> Activity 1: In the Kyoto treaty article, how much would First World countries have to cut their greenhouse-gas emissions, and by when?
> Activity 2: Copy word for word the part of the Kyoto treaty article that begins at the words "Kyoto would require" and ends after the words "of wild species.".
> Activity 3: For each statement, say whether it agrees with the Kyoto treaty article, and quote the words that decide it: (a) More than fifteen-thousand scientists signed the Oregon Institute of Science and Medicine petition. (b) Vice President Gore has already presented the treaty to the Senate. (c) The most advanced computer models now project potential warming of about 5 degrees Celsius.

> Text excerpt:
Mark Twain once quipped that everybody talks about the weather but nobody ever does anything about it. Alas, that’s no longer true. Vice President Gore negotiated a global-warming treaty last December in Kyoto, Japan, and his attempt to change the world’s weather is a ticking time bomb. He has not yet presented the treaty to the Senate, and there is a good chance that they’ll reject it. Let’s hope they like Mark Twain.

Kyoto would require First World countries to slash their greenhouse-gas emissions by 45 percent per capita by 2012. This would probably cut First World economic output by at least 3 percent, eliminate millions of jobs, and throw the affluent nations into a deep recession. It would put no constraints on the Third World.

First World farmers would be especially hard-hit: a 75 percent surge in energy costs and radically higher prices for machinery, pesticides, and fertilizer. The treaty would limit crop yields and livestock production, restrict food processing and transport, and increase soil erosion. It would discourage exports from high-yield farmers and encourage Third World farmers to plow more fragile lands. Asia, for example, would have to expand farming further into the tropical forests, home to millions of wild species.

The vice president is volunteering his own nation’s farmers for bankruptcy and much of the world’s wildlife for destruction. Why? Gore has been declaiming that recent temperatures have been "the highest on record," but the records only go back a hundred years, and the nineteenth century was the coldest in ten centuries. The most advanced computer models of global weather patterns have now cut their projections of potential warming from approximately 5 degrees Celsius to less than 2 degrees C.

Even that may not happen. The Oregon Institute of Science and Medicine recently circulated a petition reading, "There is no convincing evidence that human release of carbon dioxide, methane, or other greenhouse gases is causing or will in the foreseeable future cause catastrophic heating of the earth’s atmosphere." More than fifteen-thousand scientists signed it, at least six-thousand of whom are well-qualified to speak on global warming. A contrary petition circulated by Washington-based Ozone Action has gathered only 2,600 supporters, only about 250 of whom are well-qualified.

The computer models now predict at most a mild global warming in the next century—2 degrees Celsius—which would simply return us to the best weather in history. (See my article, "Global Warming: Boon for Mankind?" in the Spring 1998 American Outlook). It would create milder winters, fewer storms, and only a slight increase in daytime summer temperatures, and farmers would get all that plus more carbon dioxide to fertilize crops and pastures.

The current evidence suggests that the Kyoto treaty would cause economic recessions, rural disasters, and widespread destruction of wildlands—while trying to prevent better weather!

Dennis T. Avery is based in Churchville, VA, and is director of the Hudson Institute's Center for Global Food Issues.

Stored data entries
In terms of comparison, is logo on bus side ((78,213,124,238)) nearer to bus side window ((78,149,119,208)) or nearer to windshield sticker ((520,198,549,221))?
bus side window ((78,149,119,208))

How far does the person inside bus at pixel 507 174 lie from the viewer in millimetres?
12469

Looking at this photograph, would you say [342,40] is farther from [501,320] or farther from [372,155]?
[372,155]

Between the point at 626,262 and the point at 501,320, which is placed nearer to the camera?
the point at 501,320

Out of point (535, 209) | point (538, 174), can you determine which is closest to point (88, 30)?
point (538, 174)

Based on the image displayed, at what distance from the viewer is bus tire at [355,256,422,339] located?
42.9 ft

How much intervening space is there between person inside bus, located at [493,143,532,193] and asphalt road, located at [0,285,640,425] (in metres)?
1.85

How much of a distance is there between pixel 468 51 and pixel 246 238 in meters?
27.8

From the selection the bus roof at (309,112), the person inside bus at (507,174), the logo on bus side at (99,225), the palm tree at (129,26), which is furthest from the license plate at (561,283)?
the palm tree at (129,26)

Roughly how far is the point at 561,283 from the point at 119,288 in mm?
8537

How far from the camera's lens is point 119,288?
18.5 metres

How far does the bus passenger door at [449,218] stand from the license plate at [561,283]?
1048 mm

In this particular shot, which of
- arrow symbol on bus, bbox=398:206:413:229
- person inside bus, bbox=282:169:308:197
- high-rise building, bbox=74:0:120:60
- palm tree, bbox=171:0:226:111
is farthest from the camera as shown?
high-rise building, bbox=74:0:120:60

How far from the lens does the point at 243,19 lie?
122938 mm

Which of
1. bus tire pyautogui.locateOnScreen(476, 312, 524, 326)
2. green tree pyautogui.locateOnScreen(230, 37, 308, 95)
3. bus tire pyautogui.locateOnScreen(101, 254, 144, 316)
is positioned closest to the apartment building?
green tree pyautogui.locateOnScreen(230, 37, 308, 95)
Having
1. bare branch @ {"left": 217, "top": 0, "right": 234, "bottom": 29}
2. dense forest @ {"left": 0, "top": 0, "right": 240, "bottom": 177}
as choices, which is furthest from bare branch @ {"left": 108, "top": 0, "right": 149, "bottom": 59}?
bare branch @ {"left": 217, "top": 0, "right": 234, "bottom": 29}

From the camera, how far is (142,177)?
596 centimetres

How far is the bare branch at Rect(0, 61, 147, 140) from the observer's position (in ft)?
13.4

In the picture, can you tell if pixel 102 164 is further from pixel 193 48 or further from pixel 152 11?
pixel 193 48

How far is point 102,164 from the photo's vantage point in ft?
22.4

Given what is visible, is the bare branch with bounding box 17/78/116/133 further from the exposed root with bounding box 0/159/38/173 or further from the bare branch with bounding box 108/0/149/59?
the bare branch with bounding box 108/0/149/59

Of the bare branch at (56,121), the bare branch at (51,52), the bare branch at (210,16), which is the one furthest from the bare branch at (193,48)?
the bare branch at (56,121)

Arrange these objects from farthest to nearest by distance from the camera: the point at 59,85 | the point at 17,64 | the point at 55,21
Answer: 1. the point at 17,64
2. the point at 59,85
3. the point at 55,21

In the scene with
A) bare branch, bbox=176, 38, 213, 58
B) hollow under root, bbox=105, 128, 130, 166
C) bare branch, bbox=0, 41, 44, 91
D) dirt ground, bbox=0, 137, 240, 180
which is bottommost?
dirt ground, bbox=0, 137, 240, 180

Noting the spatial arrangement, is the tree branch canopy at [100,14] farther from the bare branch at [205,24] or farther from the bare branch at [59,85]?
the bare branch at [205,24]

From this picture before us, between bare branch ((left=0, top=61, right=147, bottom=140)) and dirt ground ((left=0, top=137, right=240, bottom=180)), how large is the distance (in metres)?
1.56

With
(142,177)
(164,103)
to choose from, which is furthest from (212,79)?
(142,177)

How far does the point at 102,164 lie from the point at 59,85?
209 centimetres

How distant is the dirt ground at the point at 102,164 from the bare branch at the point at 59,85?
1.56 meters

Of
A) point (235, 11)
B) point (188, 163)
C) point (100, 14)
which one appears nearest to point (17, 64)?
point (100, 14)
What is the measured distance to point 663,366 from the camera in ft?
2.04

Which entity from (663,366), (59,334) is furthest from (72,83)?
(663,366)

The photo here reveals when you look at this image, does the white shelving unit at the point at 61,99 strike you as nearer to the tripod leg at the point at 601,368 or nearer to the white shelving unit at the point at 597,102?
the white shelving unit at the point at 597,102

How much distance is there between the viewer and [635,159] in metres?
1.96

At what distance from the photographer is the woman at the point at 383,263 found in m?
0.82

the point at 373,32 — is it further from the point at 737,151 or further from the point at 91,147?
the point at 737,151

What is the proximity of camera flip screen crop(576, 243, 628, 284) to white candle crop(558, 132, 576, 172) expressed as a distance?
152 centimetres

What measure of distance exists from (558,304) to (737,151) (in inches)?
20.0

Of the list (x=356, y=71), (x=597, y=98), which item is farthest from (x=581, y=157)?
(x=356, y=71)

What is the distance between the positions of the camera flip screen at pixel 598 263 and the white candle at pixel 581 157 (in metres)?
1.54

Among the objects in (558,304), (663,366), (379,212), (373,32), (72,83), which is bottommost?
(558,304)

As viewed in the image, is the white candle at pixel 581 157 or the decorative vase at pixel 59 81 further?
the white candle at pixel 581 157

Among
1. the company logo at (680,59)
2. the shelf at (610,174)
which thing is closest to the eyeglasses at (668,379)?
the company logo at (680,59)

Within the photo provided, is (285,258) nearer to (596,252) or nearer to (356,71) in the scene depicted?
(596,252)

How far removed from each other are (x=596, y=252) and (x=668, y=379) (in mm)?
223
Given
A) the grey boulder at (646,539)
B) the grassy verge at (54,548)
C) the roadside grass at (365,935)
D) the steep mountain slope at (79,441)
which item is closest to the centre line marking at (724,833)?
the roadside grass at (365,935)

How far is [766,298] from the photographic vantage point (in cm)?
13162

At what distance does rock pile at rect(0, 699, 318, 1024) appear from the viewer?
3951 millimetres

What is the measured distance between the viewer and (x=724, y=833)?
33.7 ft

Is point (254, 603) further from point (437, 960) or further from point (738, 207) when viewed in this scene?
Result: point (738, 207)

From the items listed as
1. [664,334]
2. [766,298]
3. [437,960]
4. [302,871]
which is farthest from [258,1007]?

> Response 1: By 45 percent per capita by 2012.

> Response 2:
Kyoto would require First World countries to slash their greenhouse-gas emissions by 45 percent per capita by 2012. This would probably cut First World economic output by at least 3 percent, eliminate millions of jobs, and throw the affluent nations into a deep recession. It would put no constraints on the Third World.

First World farmers would be especially hard-hit: a 75 percent surge in energy costs and radically higher prices for machinery, pesticides, and fertilizer. The treaty would limit crop yields and livestock production, restrict food processing and transport, and increase soil erosion. It would discourage exports from high-yield farmers and encourage Third World farmers to plow more fragile lands. Asia, for example, would have to expand farming further into the tropical forests, home to millions of wild species.

> Response 3:
(a) Yes: "More than fifteen-thousand scientists signed it."
(b) No: "He has not yet presented the treaty to the Senate."
(c) No: "have now cut their projections of potential warming from approximately 5 degrees Celsius to less than 2 degrees C."